QUOTED PASSAGE ->
** Begin **
Creating a Group with Permissions

use openmls::prelude::*;
use openmls::group::config::CryptoConfig;

fn create_group_with_permissions(
    founder: &DeviceIdentity,
    provider: &impl OpenMlsProvider,
) -> Result<MlsGroup> {
    // 1. Initialize permission extension
    let mut device_permissions = HashMap::new();
    device_permissions.insert(
        founder.device_id,
        Permissions::ADMINISTRATOR
    );

    let perm_ext = CryptidPermissionExtension {
        device_permissions,
        founder: founder.device_id,
        version: 0,
        last_updated_at: current_unix_timestamp(),
        last_updated_by: founder.device_id,
    };

    // 2. Serialize and create extension
    let extension_data = serde_json::to_vec(&perm_ext)?;
    let extension = Extension::new(
        ExtensionType::Unknown(CRYPTID_PERMISSIONS_EXT),
        extension_data.into()
    );

    // 3. Configure group with extension
    let group_config = MlsGroupCreateConfig::builder()
        .with_group_context_extensions(Extensions::single(extension))?
        .with_ratchet_tree_extension(true)
        .build();

    // 4. Create MLS group
    let group = MlsGroup::new(
        provider,
        &founder.signer,
        &group_config,
        founder.create_mls_credential()?
    )?;

    Ok(group)
}

Reading Permissions from Extension

impl Group {
     /// Extract permissions from MLS group context
    fn get_permission_extension(&self) -> Result<CryptidPermissionExtension> {
        // Get group context extensions
        let extensions = self.mls_state.group_context().extensions();

        // Find Cryptid permission extension
        let perm_ext = extensions
            .iter()
            .find(|ext| matches!(
                ext.extension_type(),
                ExtensionType::Unknown(CRYPTID_PERMISSIONS_EXT)
            ))
            .ok_or("Permission extension missing from group")?;

        // Deserialize
        let permissions: CryptidPermissionExtension = serde_json::from_slice(perm_ext.extension_data())?;

        Ok(permissions)
    }

    /// Check if device has specific permission
    fn has_permission(
        &self,
        device_id: &DeviceId,
        perm: Permissions
    ) -> Result<bool> {
        let perm_ext = self.get_permission_extension()?;

        if let Some(device_perms) = perm_ext.device_permissions.get(device_id) {
            Ok(device_perms.contains(perm))
        } else {
            Ok(false)
** End **
DATA SUPPLIED ->
** Begin **
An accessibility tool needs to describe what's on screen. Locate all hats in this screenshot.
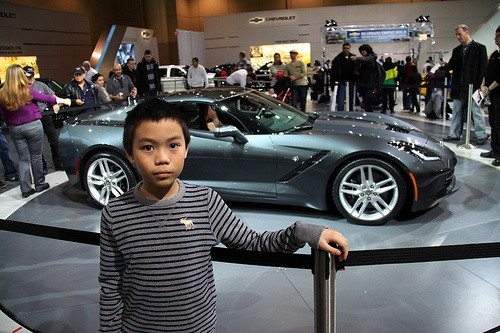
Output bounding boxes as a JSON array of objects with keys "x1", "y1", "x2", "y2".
[
  {"x1": 74, "y1": 67, "x2": 85, "y2": 73},
  {"x1": 23, "y1": 66, "x2": 34, "y2": 76},
  {"x1": 290, "y1": 50, "x2": 298, "y2": 54}
]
** End **
TASKS TO COMPLETE ->
**1.** Edit the bounding-box records so that "hats" becomes "helmets", keeping everything else the same, and leave the pictures out of your answer.
**2.** Please continue the Rust code on MLS group permissions from the point at which it stops.

TASK-BY-TASK OUTPUTS ->
**1.**
An accessibility tool needs to describe what's on screen. Locate all helmets in this screenshot.
Output bounding boxes as a JSON array of objects with keys "x1", "y1", "x2", "y2".
[
  {"x1": 74, "y1": 67, "x2": 85, "y2": 73},
  {"x1": 23, "y1": 66, "x2": 34, "y2": 76},
  {"x1": 290, "y1": 50, "x2": 298, "y2": 54}
]

**2.**
        }
    }
}

Updating Permissions

Permission changes require creating an MLS commit with an updated extension:

impl Group {
    async fn grant_permission(
        &mut self,
        target_device: DeviceId,
        new_perms: Permissions,
        updater: &DeviceIdentity,
        provider: &impl OpenMlsProvider,
    ) -> Result<MlsMessageOut> {
        // 1. Get current permissions
        let mut perm_ext = self.get_permission_extension()?;

        // 2. Verify updater has MANAGE_ROLES permission
        let updater_perms = perm_ext.device_permissions
            .get(&updater.device_id)
            .ok_or("Updater not in group")?;

        if !updater_perms.contains(Permissions::MANAGE_ROLES) &&
           !updater_perms.contains(Permissions::ADMINISTRATOR) {
            return Err("Unauthorized: lacks MANAGE_ROLES permission".into());
        }

        // 3. Update permissions
        perm_ext.device_permissions.insert(target_device, new_perms);
        perm_ext.version += 1;
        perm_ext.last_updated_at = current_unix_timestamp();
        perm_ext.last_updated_by = updater.device_id;

        // 4. Create new extension
        let extension_data = serde_json::to_vec(&perm_ext)?;
        let extension = Extension::new(
            ExtensionType::Unknown(CRYPTID_PERMISSIONS_EXT),
            extension_data.into()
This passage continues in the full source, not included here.